I cant see any gravy.

It looks delicious, those prawns look huge!


----------



## chopper (Jul 2, 2012)

Paymaster said:
			
		

> Did cedar planked salmon, skewers of shrimp and some asparagus over charcoals tonite.



That looks wonderful...sure beats my hotdogs and SP fries I had tonight.


----------



## Greg Who Cooks (Jul 2, 2012)

Are the cedar planks reusable or do you use them once then discard?


----------



## Paymaster (Jul 2, 2012)

Greg Who Cooks said:


> Are the cedar planks reusable or do you use them once then discard?


Supposed to be able to re-use, and I did once before. Cleaning them is too much trouble in my opinion and just don't know if I trust they are safe. I find them on sale and buy a bunch usually.So I just toss after first use now.


----------



## Greg Who Cooks (Jul 2, 2012)

I would be tempted to buy cedar footage at the lumber yard and rip my own planks on my table saw. Maybe I'll do that...


----------



## buckytom (Jul 3, 2012)

Paymaster said:


> I soaked them for about two hours. I put them in the hot grill bare for three minutes and turned them over add put the salmon on them. They did flame a bit at the edges but I keep a spray bottle of water for that. Just a few spritz knocked it down. I use planks that were about a quarter inch thick.
> 
> Thank everyone!




thanks. i'll have to post pics when i try the cedar plamks out.

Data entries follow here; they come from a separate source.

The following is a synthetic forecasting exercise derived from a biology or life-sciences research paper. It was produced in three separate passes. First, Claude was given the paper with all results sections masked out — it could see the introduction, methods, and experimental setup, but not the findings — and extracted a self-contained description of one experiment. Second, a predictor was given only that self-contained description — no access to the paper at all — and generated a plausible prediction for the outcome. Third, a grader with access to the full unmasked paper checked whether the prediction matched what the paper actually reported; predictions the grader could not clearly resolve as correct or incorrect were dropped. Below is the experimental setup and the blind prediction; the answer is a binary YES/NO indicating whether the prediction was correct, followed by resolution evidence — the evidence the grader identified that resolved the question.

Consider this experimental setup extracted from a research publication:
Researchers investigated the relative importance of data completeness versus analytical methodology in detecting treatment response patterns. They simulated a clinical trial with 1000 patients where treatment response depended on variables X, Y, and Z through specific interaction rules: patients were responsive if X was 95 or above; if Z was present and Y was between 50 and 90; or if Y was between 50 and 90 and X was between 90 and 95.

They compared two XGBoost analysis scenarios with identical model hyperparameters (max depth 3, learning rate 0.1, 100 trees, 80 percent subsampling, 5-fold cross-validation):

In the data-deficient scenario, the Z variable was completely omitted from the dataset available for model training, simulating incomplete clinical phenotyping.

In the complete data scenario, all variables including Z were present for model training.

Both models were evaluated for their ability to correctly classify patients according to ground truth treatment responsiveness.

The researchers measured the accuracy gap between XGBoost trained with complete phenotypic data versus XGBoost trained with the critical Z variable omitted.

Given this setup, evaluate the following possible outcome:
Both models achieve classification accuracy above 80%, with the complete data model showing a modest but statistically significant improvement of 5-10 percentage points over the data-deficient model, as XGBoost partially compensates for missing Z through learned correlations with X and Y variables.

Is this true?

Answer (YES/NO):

greg,  as i'm sure you know, be careful buying raw stock for use in cooking. a lot of wood is treated or has glues or other chemicals in it. i've always had to be similarly careful when buying lumber to make toys for my parrots to destroy.

for single use cedar planks, i'd love to find a source for those thin sheets of cedar that you get as a divider in higher end cigar boxes. those thin sheets would he perfect for a quick soaking and grilling, and then you can toss them when done.


----------



## Greg Who Cooks (Jul 3, 2012)

buckytom said:


> greg,  as i'm sure you know, be careful buying raw stock for use in cooking. a lot of wood is treated or has glues or other chemicals in it. i've always had to be similarly careful when buying lumber to make toys for my parrots to destroy.


thanks for the warning


----------



## popeye59 (Sep 11, 2012)

furniture grade cedar is safer to use than the stuff cut up for shakes and shingles as those are generally treated with a fire retardant


----------



## CWS4322 (Sep 11, 2012)

Greg Who Cooks said:


> I would be tempted to buy cedar footage at the lumber yard and rip my own planks on my table saw. Maybe I'll do that...


We have a sawmill, so when we have apple, pear, oak, hickory, cherry, or cedar (I've used white--red cedar isn't indigenous here), I take the slab wood and cut it into "planks." I soak the planks, which in my case are about 1/2" thick, for about 4-6 hours. I have some butternut slab wood that I haven't tried, yet. 

I told the DH he should make planks and sell them--I'm a bit shocked at how expensive they are. I never thought to reuse them, I toss them in the woodstove.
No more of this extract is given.